**Task**
Revise the data from the line that contains "une statue de" through the line that contains "Die Himbeer-Schnecken auf" by substituting "lanterne" for "horloge" and leaving everything else unchanged. Return only those lines, and omit the pictures.

**Records shown**
-- Opening Marker --

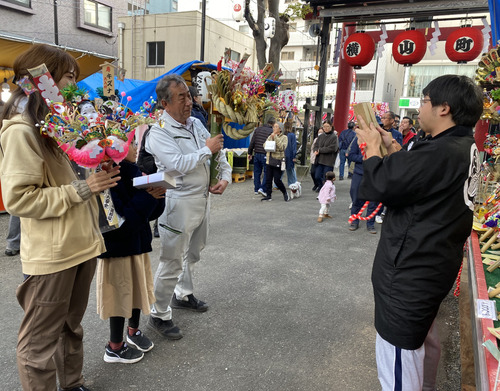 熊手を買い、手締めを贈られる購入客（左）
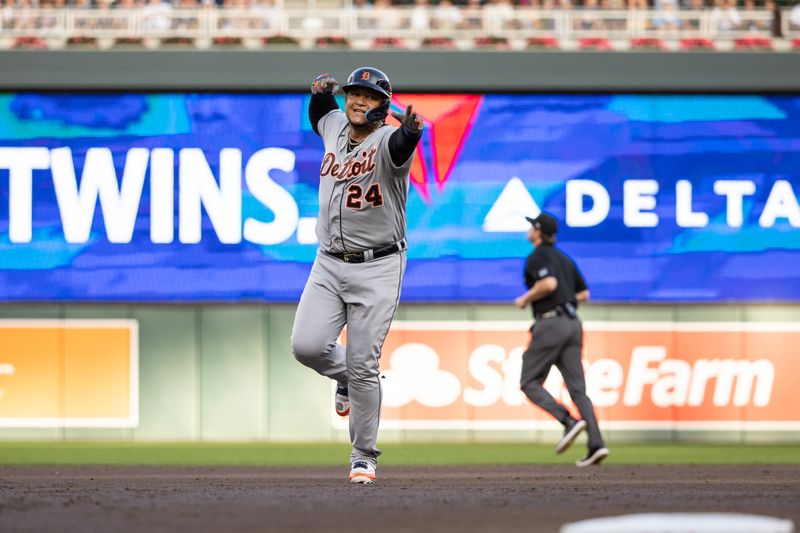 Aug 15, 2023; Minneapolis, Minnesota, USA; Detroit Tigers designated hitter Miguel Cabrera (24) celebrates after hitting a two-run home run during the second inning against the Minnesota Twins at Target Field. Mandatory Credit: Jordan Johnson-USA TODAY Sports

-- Closing Marker --
-- Opening Marker --

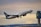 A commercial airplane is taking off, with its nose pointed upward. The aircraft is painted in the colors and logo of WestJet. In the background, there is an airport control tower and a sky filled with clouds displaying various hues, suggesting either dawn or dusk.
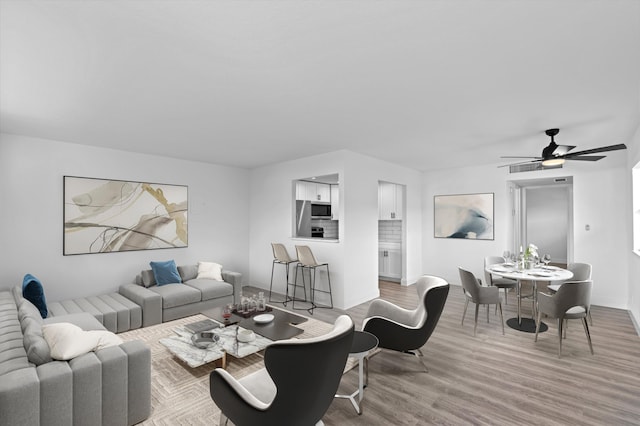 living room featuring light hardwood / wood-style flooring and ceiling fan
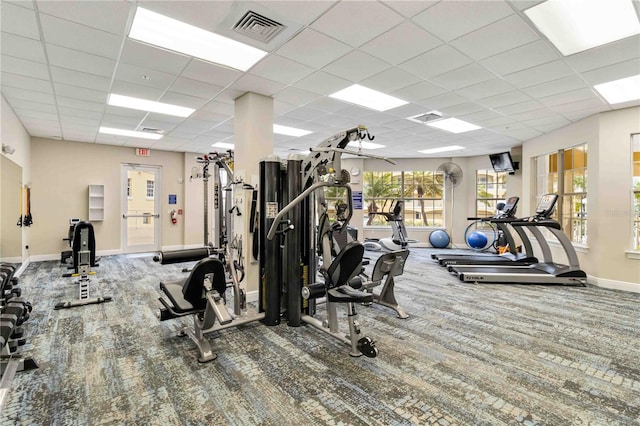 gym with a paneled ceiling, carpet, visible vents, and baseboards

-- Closing Marker --
-- Opening Marker --

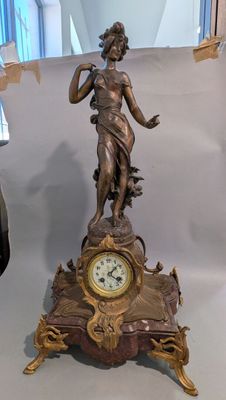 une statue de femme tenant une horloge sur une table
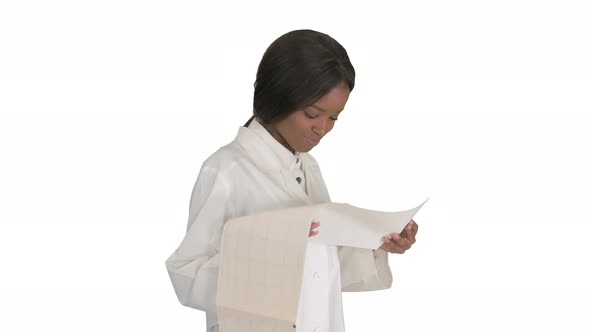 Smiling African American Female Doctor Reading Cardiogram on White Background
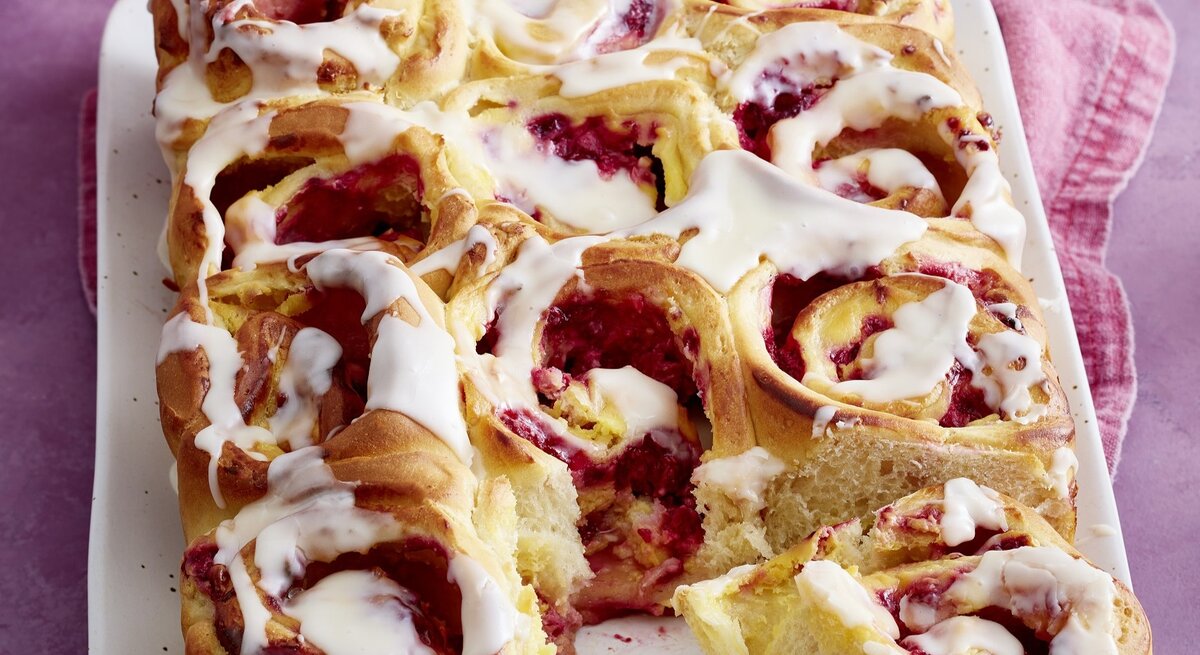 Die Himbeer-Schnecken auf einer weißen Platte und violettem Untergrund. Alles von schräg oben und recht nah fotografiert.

-- Closing Marker --

**Result for this exercise**
 une statue de femme tenant une lanterne sur une table
 Smiling African American Female Doctor Reading Cardiogram on White Background
 Die Himbeer-Schnecken auf einer weißen Platte und violettem Untergrund. Alles von schräg oben und recht nah fotografiert.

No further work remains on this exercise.